The magnitude 8.1 quake in the Kermadec Islands region about 1,000 kilometers from New Zealand's two main islands was the largest in a series of temblors over several hours, including two earlier quakes that registered magnitude 7.4 and magnitude 7.3.
The tsunami threat caused traffic jams and some chaos in New Zealand as people scrambled to get to higher ground.
Residents recorded videos of small wave surges in some places, including at Tokomaru Bay near Gisborne. In the afternoon, the National Emergency Management Agency said the threat had passed and people could return to their homes, although they should continue avoiding beaches.
One of the earlier quakes hit much closer to New Zealand and awoke many people as they felt a long, rumbling shaking. "Hope everyone is OK out there," New Zealand Prime Minister Jacinda Ardern wrote on Facebook during the night.
After the largest quake, civil defense authorities in New Zealand told people in some coastal areas to immediately get to higher ground. They said a damaging tsunami was possible, and waves could reach up to 3 meters.
Emergency Management Minister Kiri Allan told reporters that people had followed the advisory.
"They felt the long or strong earthquakes and they knew to grab their bag and head into the highlands," she said. "I can only thank and acknowledge the tireless efforts of the men and women from up and down the coast who knew how to act, when to act, and what to do."
The Pacific Tsunami Warning Center cautioned the quake could cause tsunami waves of up to 3 meters in Vanuatu and up to 1 meter in Tonga, other South Pacific islands, and Latin America's Pacific coast.
South America alerted
Chilean authorities ordered people off beaches due to the potential for a tsunami along the nation's long coastline. Guatemala issued a tsunami alert, and authorities in El Salvador ordered people to take precautions in recreational activities. Mexico said there was no threat.

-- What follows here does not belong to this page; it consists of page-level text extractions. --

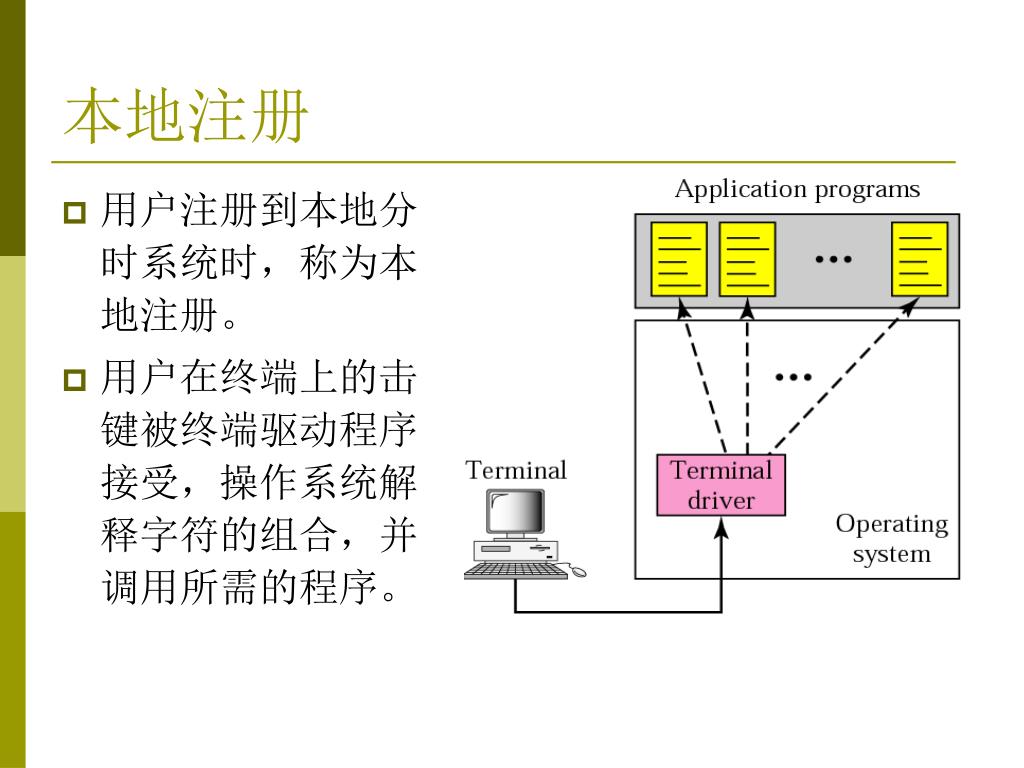 本地注册

用户注册到本地分时系统时，称为本地注册。

用户在终端上的击键被终端驱动程序接受，操作系统解释字符的组合，并调用所需的程序。

Application programs

...

...

Terminal

Terminal driver

Operating system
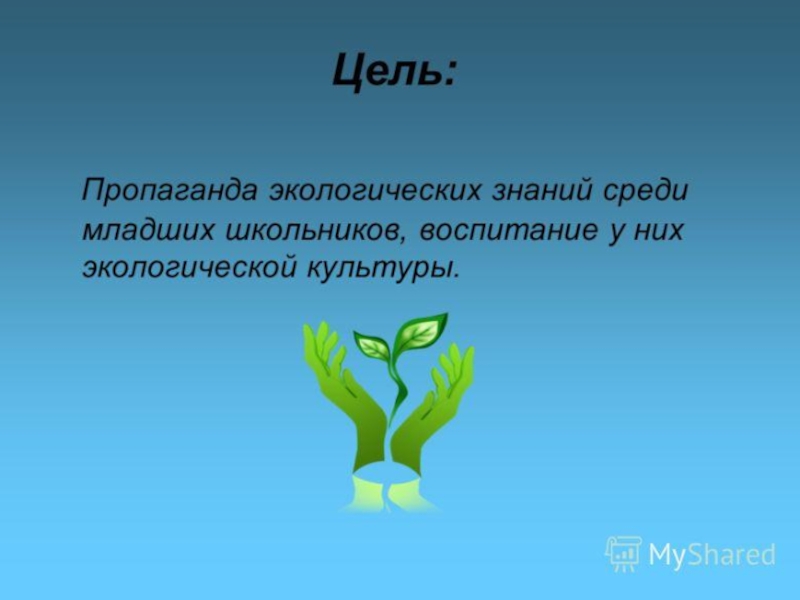 Цель:

Пропаганда экологических знаний среди младших школьников, воспитание у них экологической культуры.

MyShared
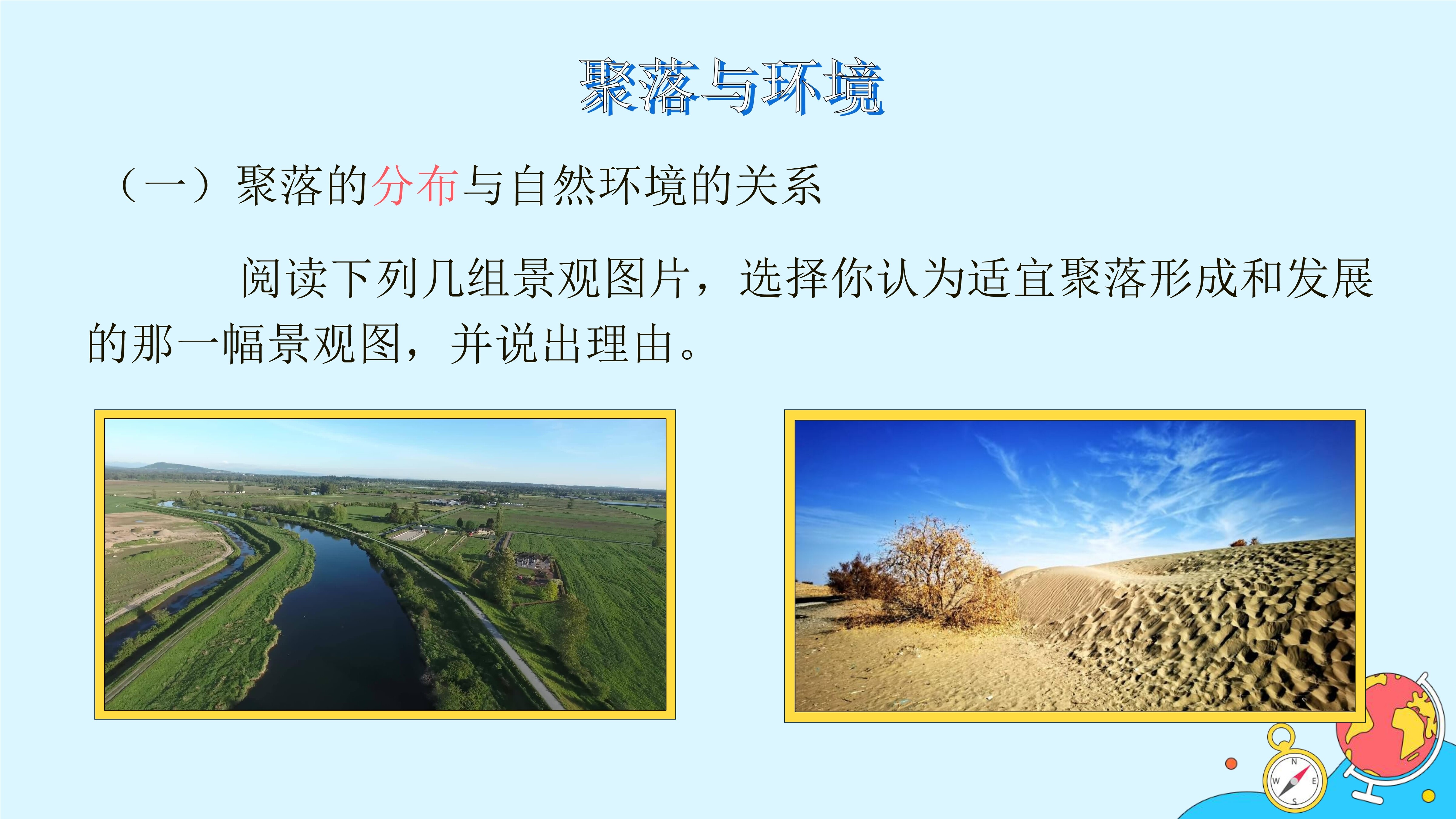 聚落与环境

（一）聚落的分布与自然环境的关系

阅读下列几组景观图片，选择你认为适宜聚落形成和发展的那一幅景观图，并说出理由。

N
W
E
S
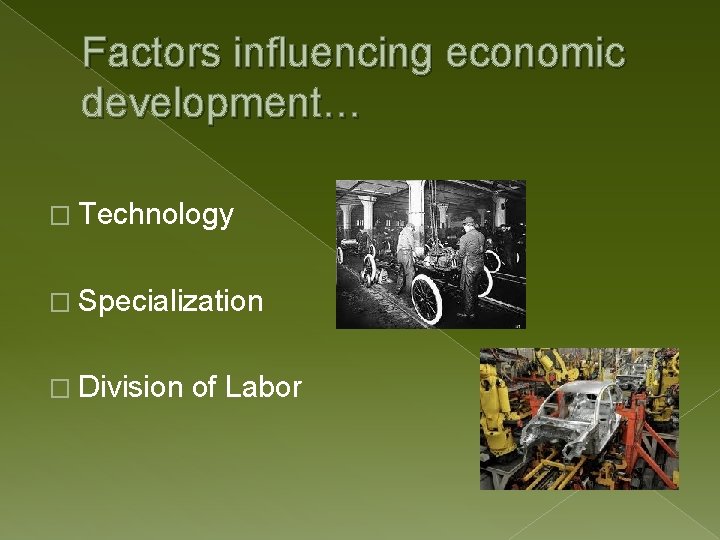 Factors influencing economic development…

□ Technology

□ Specialization

□ Division of Labor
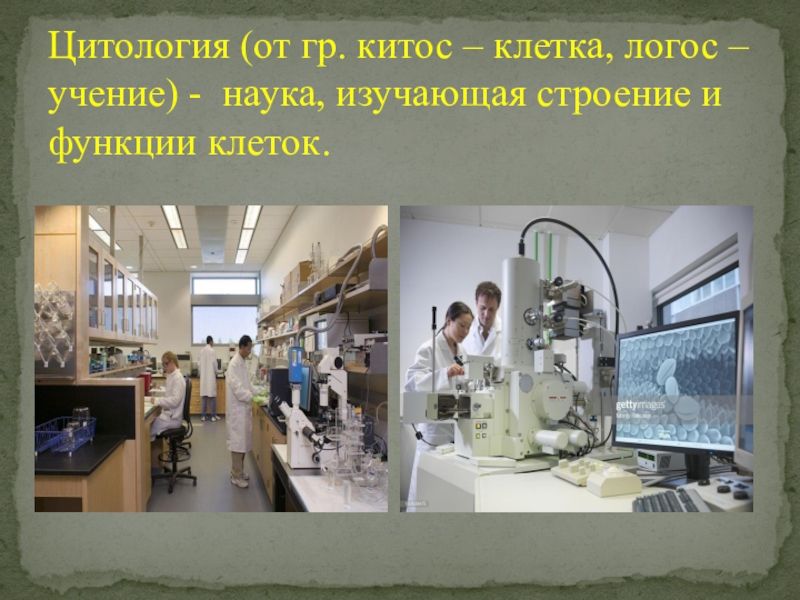 Цитология (от гр. китос – клетка, логос – учение) - наука, изучающая строение и функции клеток.

gettyimages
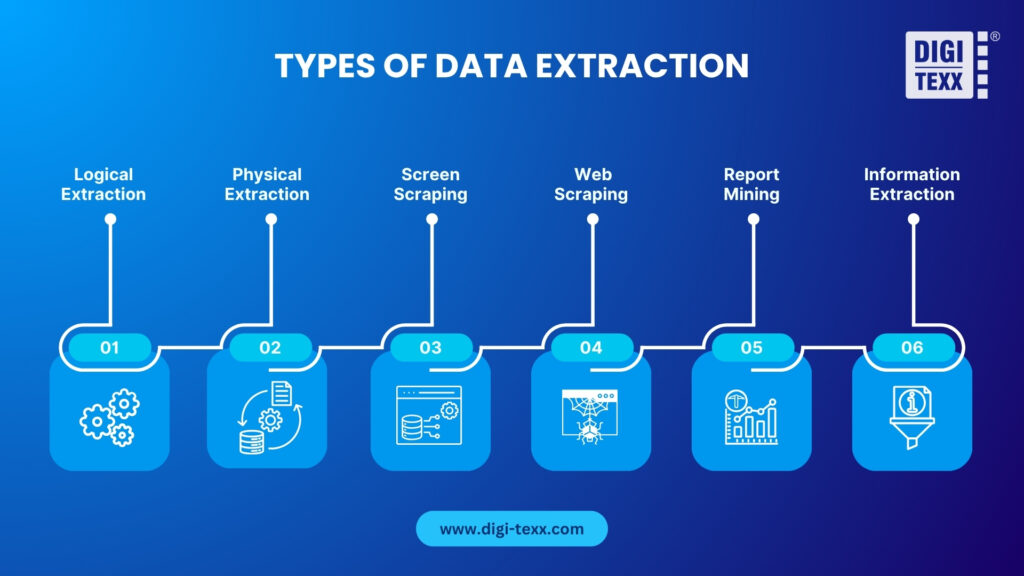 TYPES OF DATA EXTRACTION

DIGI TEXX ®

Logical Extraction

Physical Extraction

Screen Scraping

Web Scraping

Report Mining

Information Extraction

01

02

03

04

05

06

www.digi-texx.com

Waves of 30 centimeters above tide levels were measured by ocean gauges off the Pacific nation of Vanuatu, off Gisborne, New Zealand, and off an Australian island. Smaller waves were measured elsewhere in the South Pacific.
The US Geological Survey said the strongest quake was centered near the Kermadec Islands at a depth of 19 km.
Although the islands are uninhabited, New Zealand has built research and accommodation facilities there and often had scientists cycling through until the coronavirus hit last year and it halted the program.
But a large group of more than 100 people including scientists and students was due to stay on the islands this week, until they were forced to cancel because of a virus lockdown in Auckland, said a spokesperson from the Department of Conservation.
The USGS said in a report the quake occurred at the intersection of the Pacific and Australia tectonic plates and eclipsed the largest quake previously recorded along the fault line, a magnitude 8.0 in 1976.